El lenguaje es perverso, y deja escapar los patrones que la realidad
a veces niega. Y esa paridad entre mujeres y niños, como si se
trataran de dos colectivos de personas indefensas, a mí
personalmente me toca el trigémino. Por supuesto que la muerte de un
niño tiene un plus sobre la de un adulto, pero la muerte de una
mujer es exactamente igual que la de un hombre. Salvo que se trate,
claro está, de que esa muerte sea debida a su condición de mujer,
como ocurre con la violencia de género, pero ésa es otra historia.
Seguir parificando, en pleno siglo XXI, a las mujeres con los niños,
es fruto de un machismo claro, de ése que anda escondido en el disco
duro de nuestra sociedad y en cuanto puede sale a la luz para que no
nos olvidemos que ahí sigue. Y por muchos años, si nadie lo evita.

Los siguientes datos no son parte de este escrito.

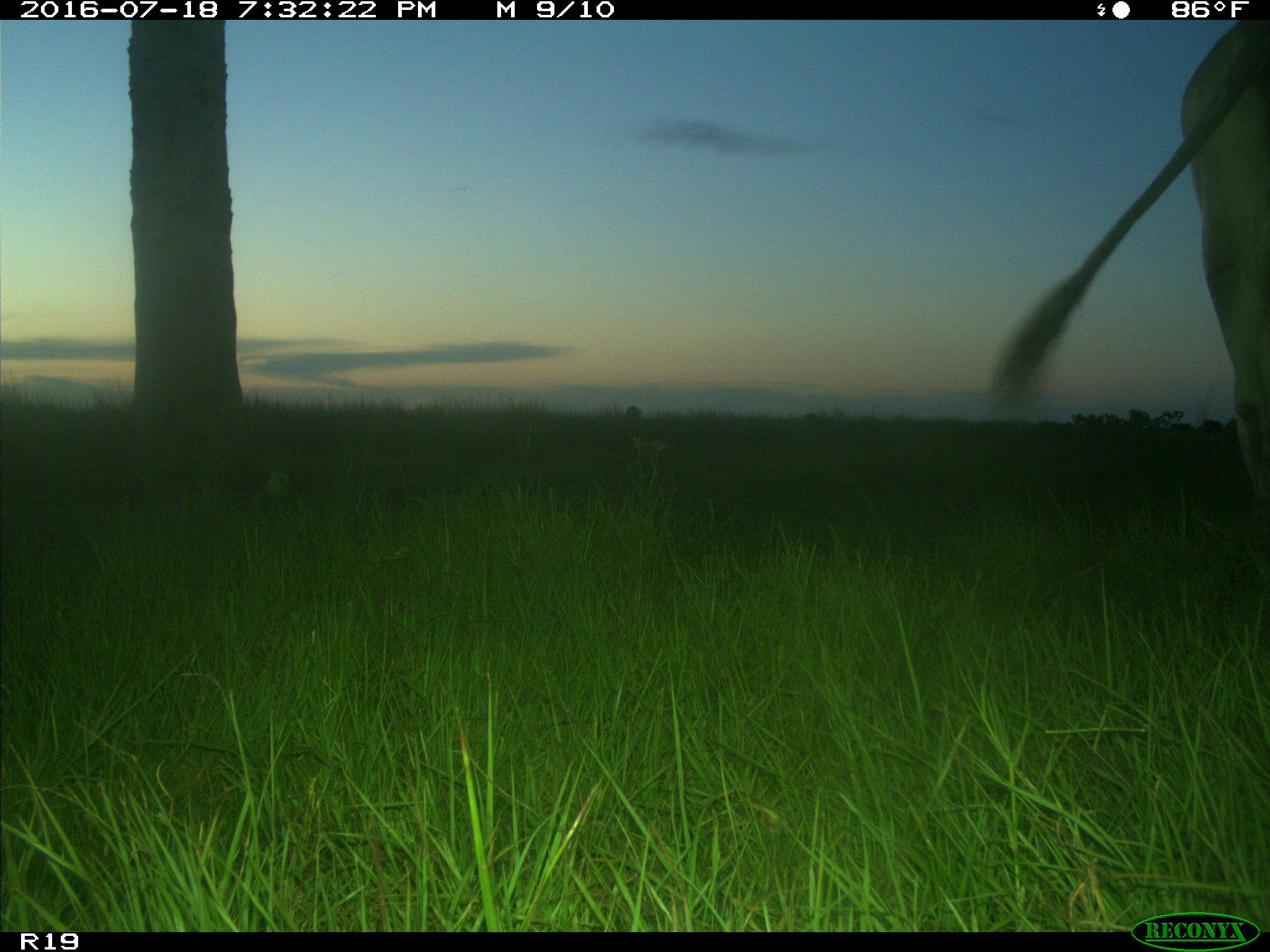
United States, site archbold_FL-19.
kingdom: Animalia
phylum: Chordata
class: Mammalia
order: Artiodactyla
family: Bovidae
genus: Bos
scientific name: Bos taurus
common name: domestic cow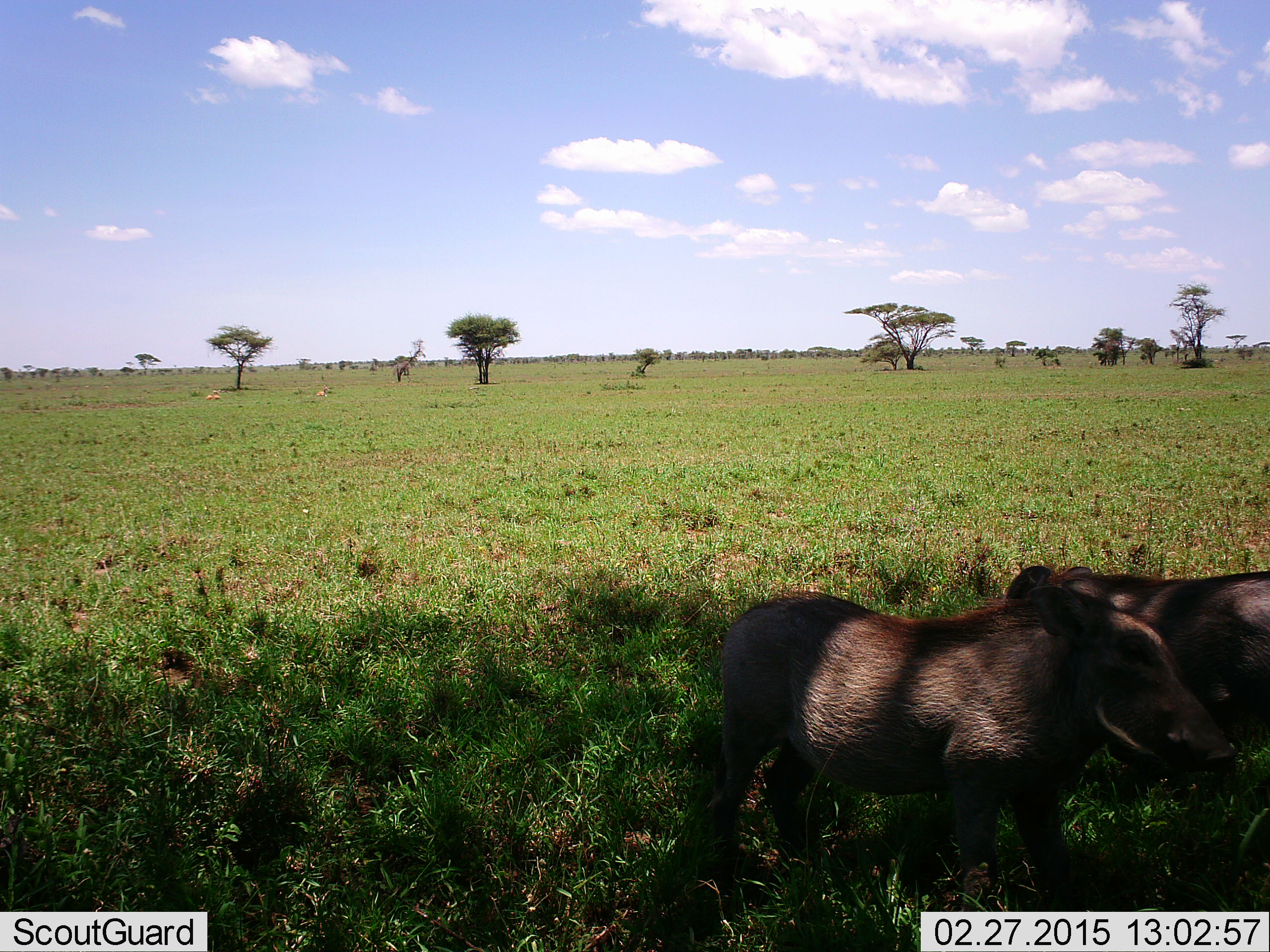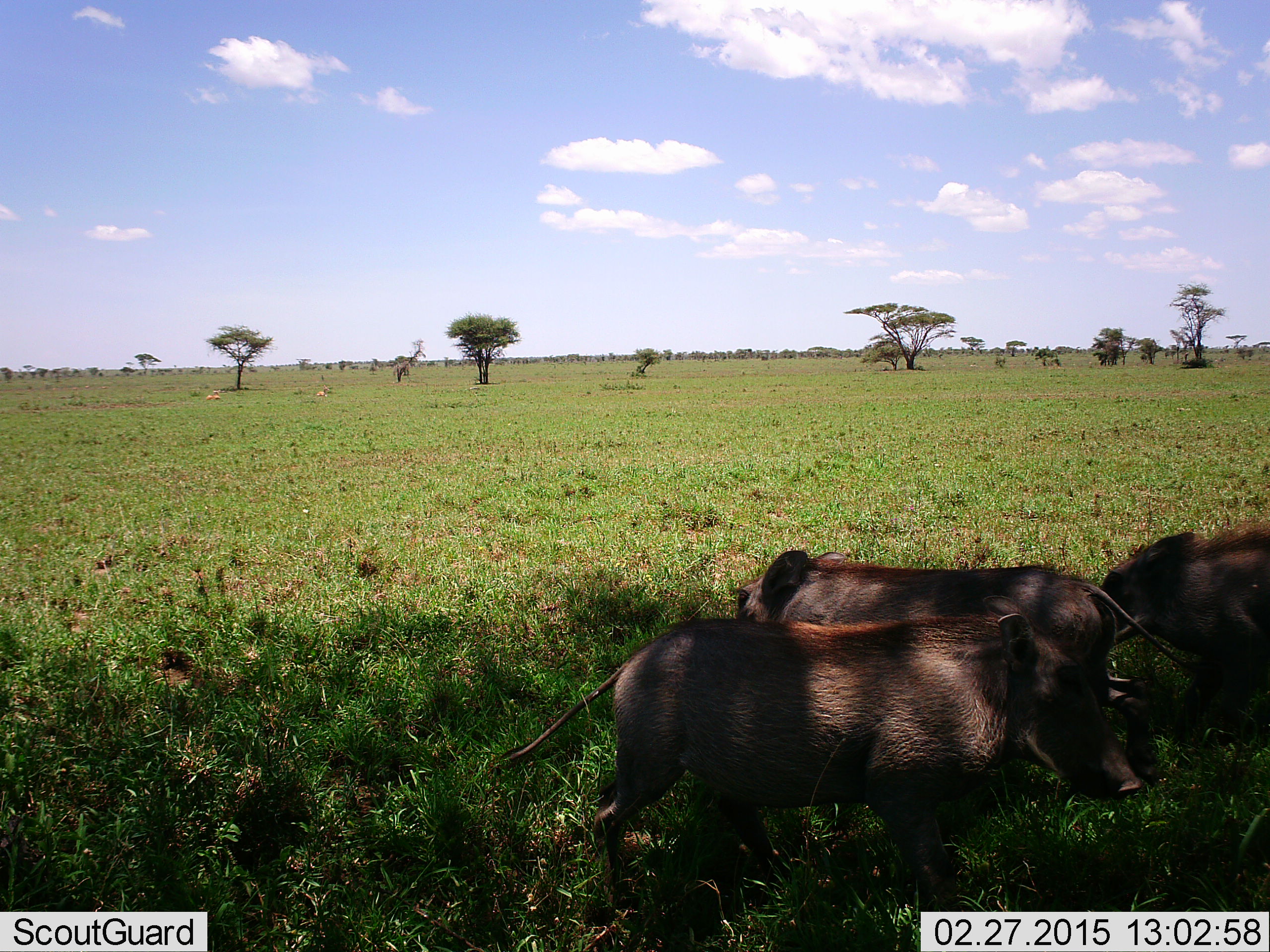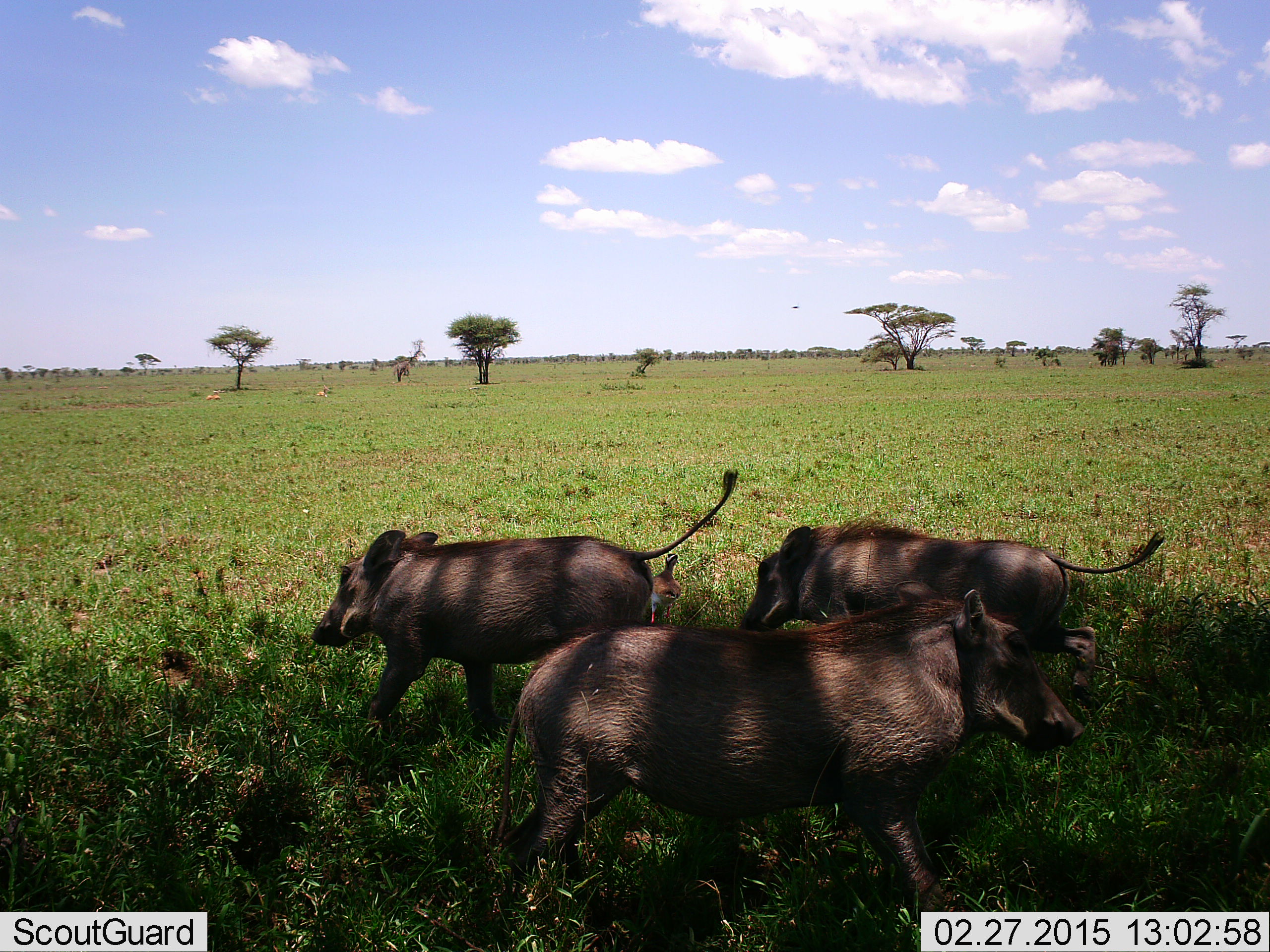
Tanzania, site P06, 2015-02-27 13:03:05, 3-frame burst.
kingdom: Animalia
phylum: Chordata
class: Mammalia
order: Artiodactyla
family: Suidae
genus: Phacochoerus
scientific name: Phacochoerus africanus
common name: warthog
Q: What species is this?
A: Warthog (Phacochoerus africanus).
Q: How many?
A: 3.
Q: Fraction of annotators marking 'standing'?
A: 17%.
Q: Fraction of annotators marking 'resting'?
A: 0%.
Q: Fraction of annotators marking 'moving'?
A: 83%.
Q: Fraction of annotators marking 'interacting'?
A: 0%.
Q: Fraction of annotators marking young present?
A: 0%.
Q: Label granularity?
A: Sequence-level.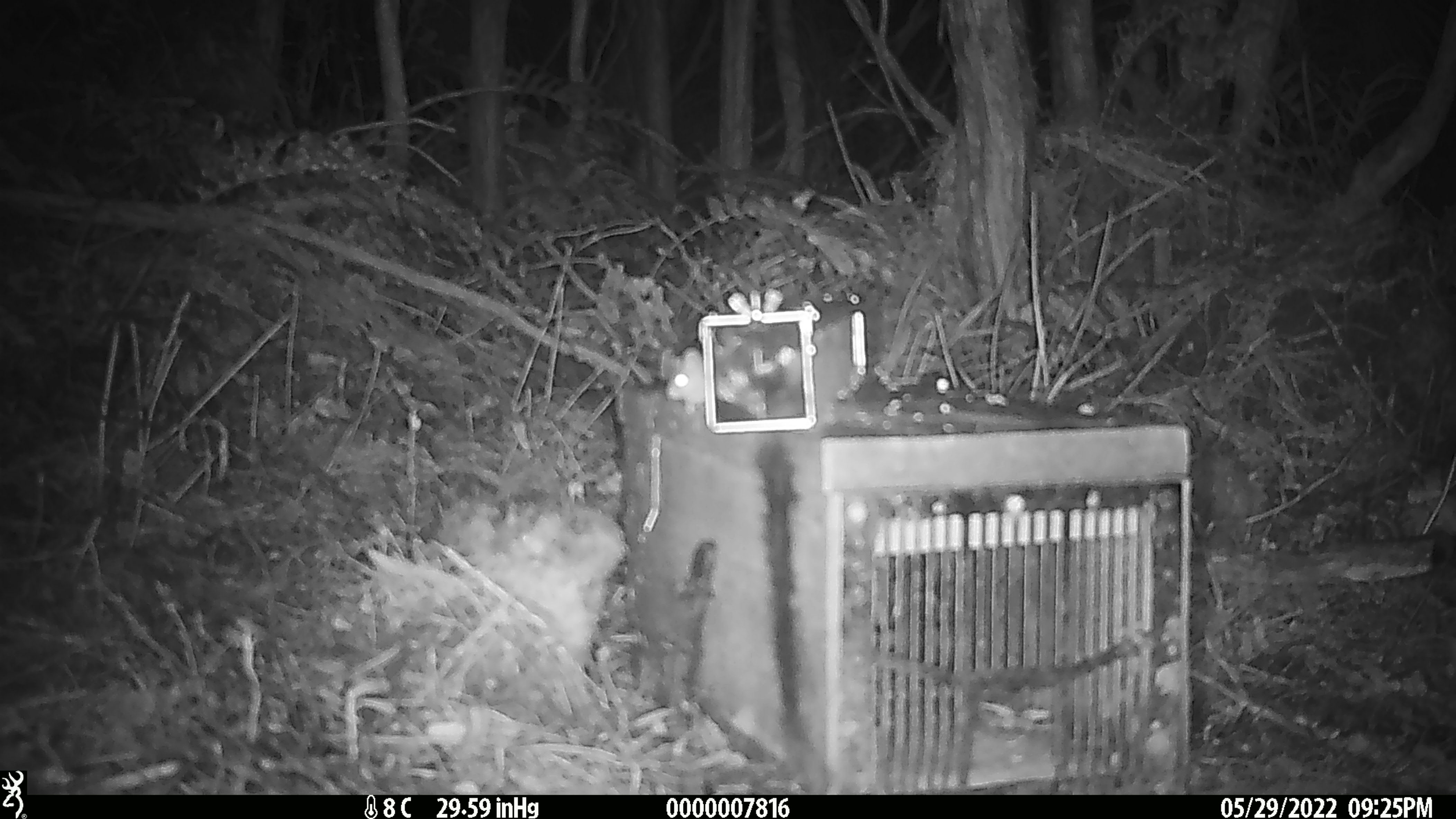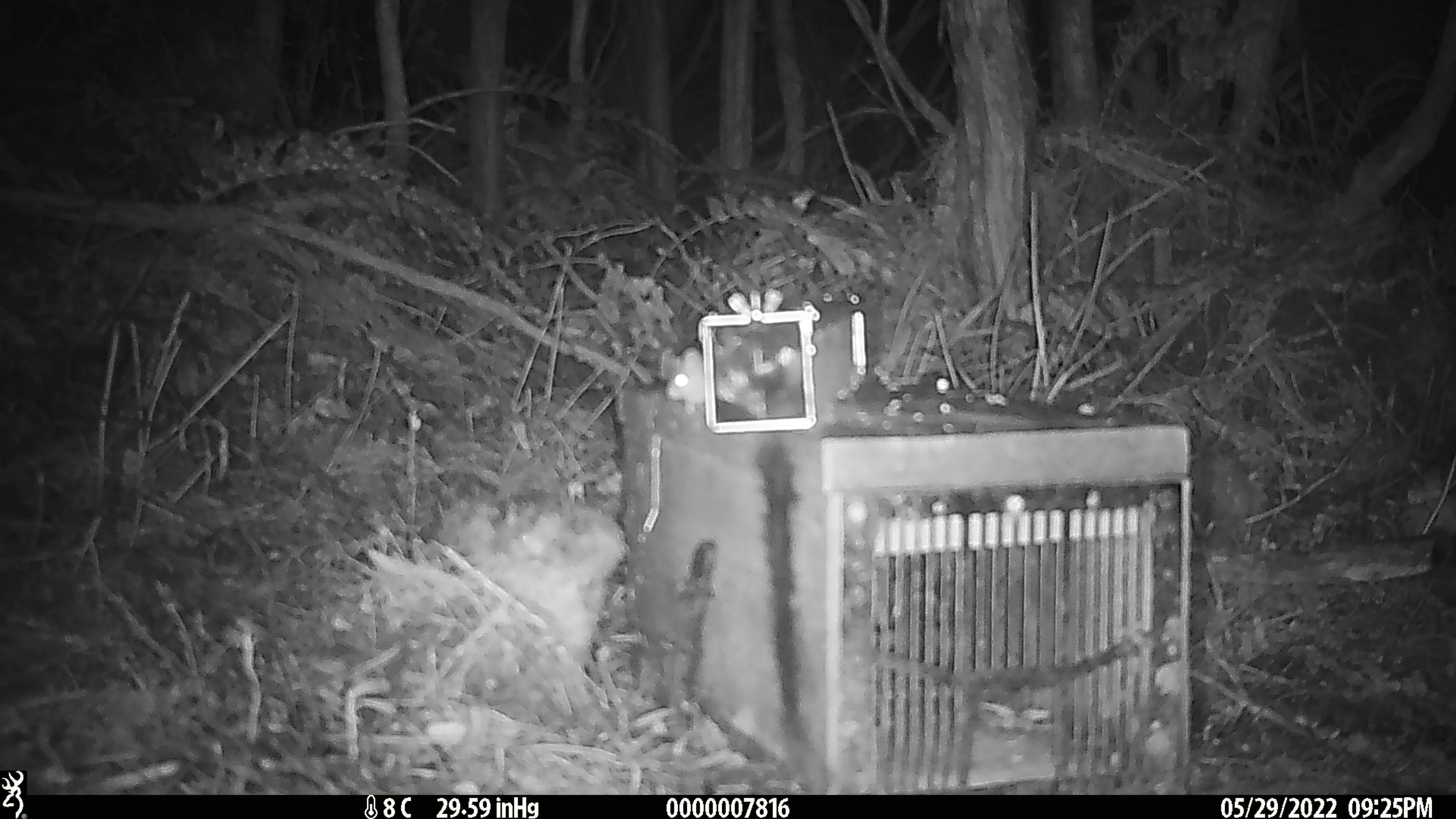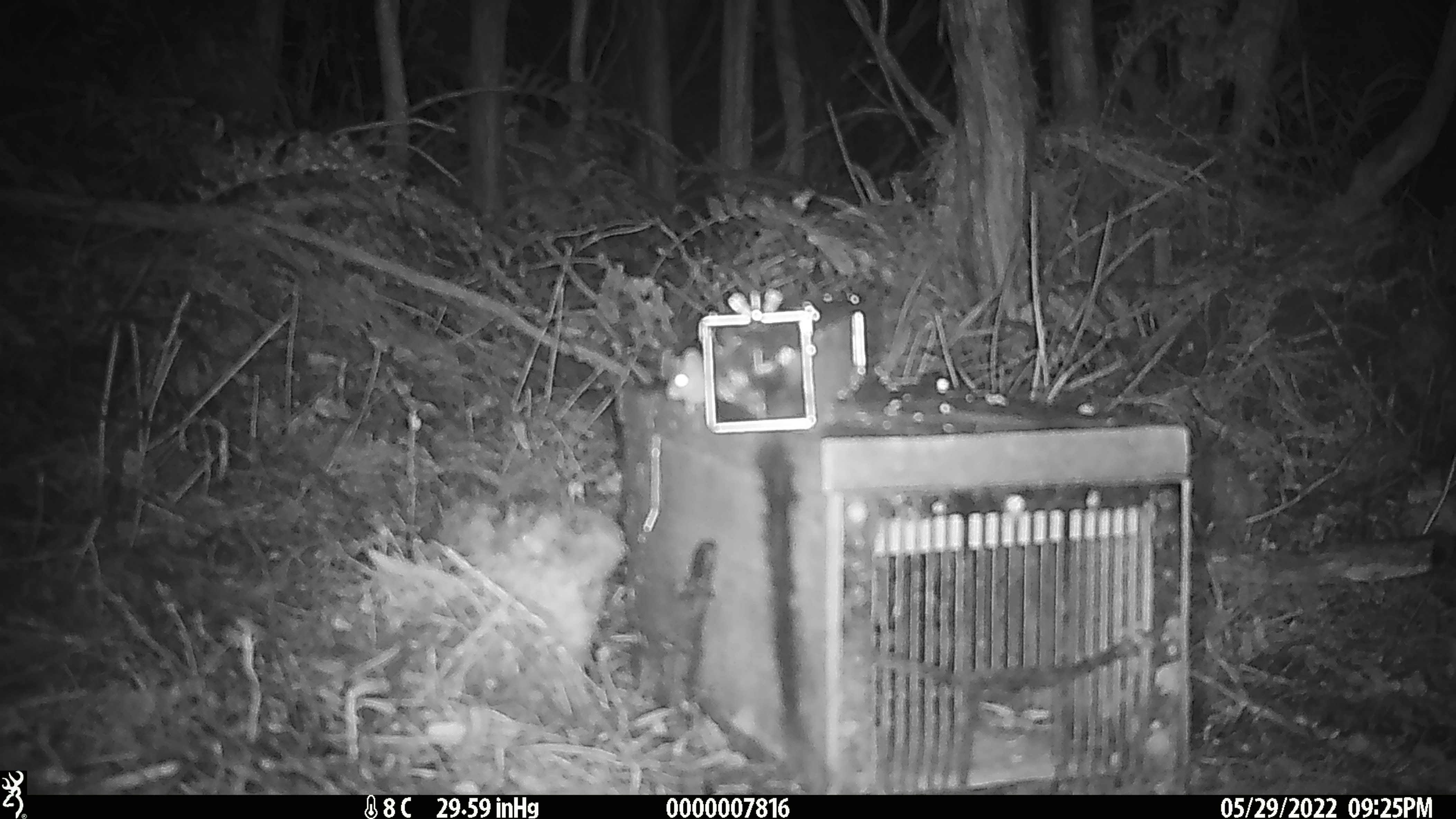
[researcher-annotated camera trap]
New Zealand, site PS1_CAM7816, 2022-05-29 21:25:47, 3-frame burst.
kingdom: Animalia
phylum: Chordata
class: Mammalia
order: Rodentia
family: Muridae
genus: Mus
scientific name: Mus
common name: mouse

Ya sé que algunos pensarán que estoy tirando piedras a mi tejado.
Pero de eso nada. Yo no aspiro a que me traten mejor, aspiro a que me
traten igual. Aunque eso no conlleve el privilegio de ser la primera
en tener chaleco salvavidas en un naufragio. Lo que deseo es que
todos tengamos chaleco. Tal cual.
Así que, señores locutores, piénsenselo bien la próxima vez que
nos hablen de un atentado, de un desastre natural o de una catástrofe
humanitaria. Las personas adultas somos personas adultas, sin más,
no es peor ni mejor la muerte de una mujer que la de un hombre. Y,
desde luego, no es comparable a la de un niño. Ni a la de una niña,
claro, que hasta ahí sale el machismo.
Y en cuanto a nosotras, no cedamos a un falso privilegio. No es más
que pan para hoy y hambre para mañana. Y de eso sabemos un rato.